Practicing Garden Herb Witchery
My Regular Pagan Holiday Post
Autumn Equinox is September 22, 2025
It felt like fate. On our very first date, a hike in the hills above Muir Beach, Holly and I bonded over plants. She pointed out a lichen growing on an oak tree — Usnea. To identify it, she said, you snap a branch and pull it apart until you see the central cord inside.
Usnea is known by many names: old man’s beard, beard lichen, or beard moss. A sensitive bioindicator of air quality, it only thrives where the air is clean and unpolluted. For centuries, it has been used in traditional medicine to treat wounds and infections. Today it’s still valued — for easing sore throats, helping wounds heal, reducing fevers and pain, even as a possible cancer-fighting agent.

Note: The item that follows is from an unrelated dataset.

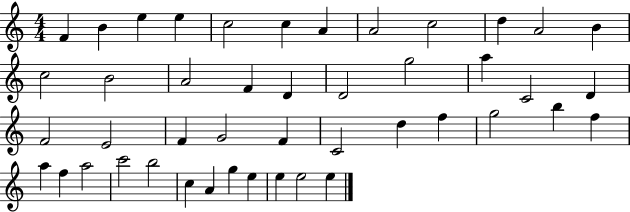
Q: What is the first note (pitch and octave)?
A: F4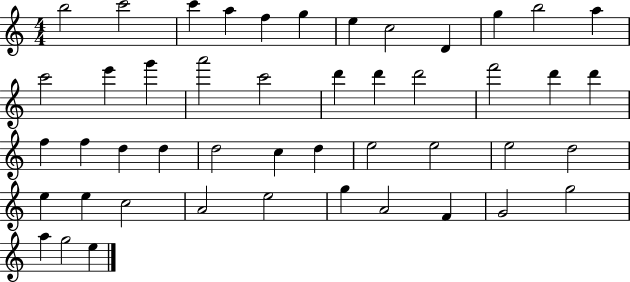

Holly, now my wife, is a witch and an herbalist. She first learned about Usnea from a teacher of medicinal plants, and today her garden overflows with remedies.
The fall equinox — Mabon — is our time to harvest herbs and brew up remedies. Holly stirs up her bite balm, a salve for every kind of skin irritation, while I turn to cannabis. Since I don’t smoke, I’ve studied the alchemy of decarboxylation: gently heating the herb to unlock its powers before infusing it into oils for cooking.
Together we blend teas from garden herbs. Our MoHo Blend we make from nettle, comfrey, and lemon balm. Comfrey mends bones; nettle brims with minerals; lemon balm lifts the spirit. Holly grows native yarrow, too, and last week she showed me how to stop a cut from bleeding: chew a fresh leaf and press it to the wound.
This season, I’m also harvesting and drying figs. Sonoma County is fig country, rich with varieties — Black Mission, Brown Turkey, green Kadota, Adriatic. The fig in our own garden is called Celestial: small, pink-fleshed, and honey-sweet. I can’t resist foraging (with permission) from neighbors’ trees, and the green figs from the tree across the street are my favorite treat.
Earlier in the summer we dried peaches from our little orchard. We peeled and cored the apples that hang over from next door, simmered them into apple sauce and pie fillings for the freezer, and pressed the rest into juice with friends. These harvest gatherings always feel like old-time rituals, neighbors bound by fruit, labor, and laughter.
Our garden is more than soil and stems. It is a living grimoire — a book of green magic — where medicine, ritual, and daily life are entwined. Harvesting and making are rituals of resistance too: an antidote to the anxiety of a world slipping toward fascism. To touch leaf, fruit, and root is to salve our spirits, to root ourselves again in Mother Earth.